"Daniel Wagner" <dt...@cam.ac.uk> writes:
> I posted this earlier on the general mailing list and received no reply. I
> assume I found a genuine bug:
> "select * from kvstore where deviceid = 7 AND (locid >= 1410929 AND locid <=
> 1690468) OR (locid = 1690469 and locid <= 1690468)"

No, you're just expecting the optimizer to spend much more effort than
it actually does on recognizing poorly-written queries.  While there is
code in there that could prove that (locid = 1690469 and locid <= 1690468)
is constant false, we don't apply that code to sub-branches of OR
conditions; it's too expensive and the probability of a win is too
small.

> Now, the Postgres optimizer seems to believe that a sequential scan of 16
> million rows is the right way of approaching this query, despite having
> accurate statistics (I ran VACUUM ANALYZE before to ensure everything is
> up-to-date).

Well, you haven't shown us what alternatives it might have, nor what
rowcount estimates it's deriving, so it's hard to comment about that.

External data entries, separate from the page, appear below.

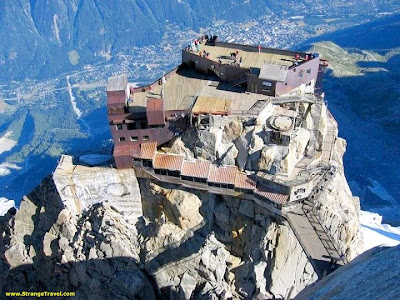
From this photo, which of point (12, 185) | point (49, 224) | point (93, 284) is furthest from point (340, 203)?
point (12, 185)

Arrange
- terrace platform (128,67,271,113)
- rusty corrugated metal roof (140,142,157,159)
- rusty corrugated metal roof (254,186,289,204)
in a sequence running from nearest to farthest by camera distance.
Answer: rusty corrugated metal roof (254,186,289,204), rusty corrugated metal roof (140,142,157,159), terrace platform (128,67,271,113)

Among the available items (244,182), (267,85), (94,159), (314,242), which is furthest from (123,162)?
(314,242)

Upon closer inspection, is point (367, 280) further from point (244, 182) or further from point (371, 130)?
point (371, 130)

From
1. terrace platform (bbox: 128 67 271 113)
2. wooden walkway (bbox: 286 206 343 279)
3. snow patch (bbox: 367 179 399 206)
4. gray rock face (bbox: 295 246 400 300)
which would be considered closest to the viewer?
gray rock face (bbox: 295 246 400 300)

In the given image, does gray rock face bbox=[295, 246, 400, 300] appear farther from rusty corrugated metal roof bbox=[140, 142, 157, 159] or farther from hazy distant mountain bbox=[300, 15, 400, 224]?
hazy distant mountain bbox=[300, 15, 400, 224]

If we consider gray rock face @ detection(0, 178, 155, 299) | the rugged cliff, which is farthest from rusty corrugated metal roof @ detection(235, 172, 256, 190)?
gray rock face @ detection(0, 178, 155, 299)

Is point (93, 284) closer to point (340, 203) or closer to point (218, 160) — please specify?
point (218, 160)

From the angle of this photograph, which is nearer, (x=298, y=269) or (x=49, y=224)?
(x=298, y=269)
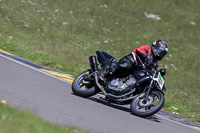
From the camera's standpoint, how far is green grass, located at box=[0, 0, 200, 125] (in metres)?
13.2

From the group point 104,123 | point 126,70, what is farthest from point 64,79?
point 104,123

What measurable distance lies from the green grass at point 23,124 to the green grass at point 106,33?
6.28m

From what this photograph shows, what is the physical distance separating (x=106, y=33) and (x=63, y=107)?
475 inches

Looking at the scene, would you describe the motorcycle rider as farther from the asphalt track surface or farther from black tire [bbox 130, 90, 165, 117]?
the asphalt track surface

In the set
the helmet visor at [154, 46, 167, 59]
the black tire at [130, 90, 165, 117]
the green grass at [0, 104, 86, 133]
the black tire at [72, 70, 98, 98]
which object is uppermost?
the helmet visor at [154, 46, 167, 59]

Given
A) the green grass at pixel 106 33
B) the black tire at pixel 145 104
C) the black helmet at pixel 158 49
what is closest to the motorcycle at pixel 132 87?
the black tire at pixel 145 104

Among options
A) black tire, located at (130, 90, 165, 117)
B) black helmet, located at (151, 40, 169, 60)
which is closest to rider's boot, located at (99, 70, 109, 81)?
black tire, located at (130, 90, 165, 117)

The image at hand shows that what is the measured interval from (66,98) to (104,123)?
1772mm

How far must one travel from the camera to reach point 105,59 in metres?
8.98

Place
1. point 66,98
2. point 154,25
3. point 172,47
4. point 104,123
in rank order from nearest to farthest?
point 104,123 → point 66,98 → point 172,47 → point 154,25

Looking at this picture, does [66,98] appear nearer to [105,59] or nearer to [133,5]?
[105,59]

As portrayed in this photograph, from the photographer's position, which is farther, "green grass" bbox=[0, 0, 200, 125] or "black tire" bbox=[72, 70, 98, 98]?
"green grass" bbox=[0, 0, 200, 125]

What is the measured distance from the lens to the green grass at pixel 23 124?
4.09m

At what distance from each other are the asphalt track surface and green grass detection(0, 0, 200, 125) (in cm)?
277
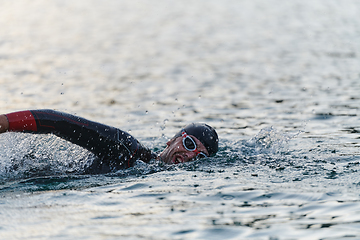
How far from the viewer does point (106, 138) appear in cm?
617

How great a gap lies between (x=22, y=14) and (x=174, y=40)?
45.0ft

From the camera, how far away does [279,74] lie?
1548 centimetres

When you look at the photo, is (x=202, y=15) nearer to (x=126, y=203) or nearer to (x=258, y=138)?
(x=258, y=138)

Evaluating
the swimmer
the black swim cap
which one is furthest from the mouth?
the black swim cap

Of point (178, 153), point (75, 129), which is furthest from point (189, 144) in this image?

> However, if I remove the last part and query for "select * from kvstore
> where deviceid = 7 AND (locid  >= 1410929 AND locid <= 1690468)", indices
> are used and everything works nicely.

Um ... I wonder whether you've been careless about whether OR binds
tighter or looser than AND.  Are you expecting the deviceid condition
to apply to both locid ranges?  Because it doesn't, with the query
written like that.  Maybe you just need more parentheses.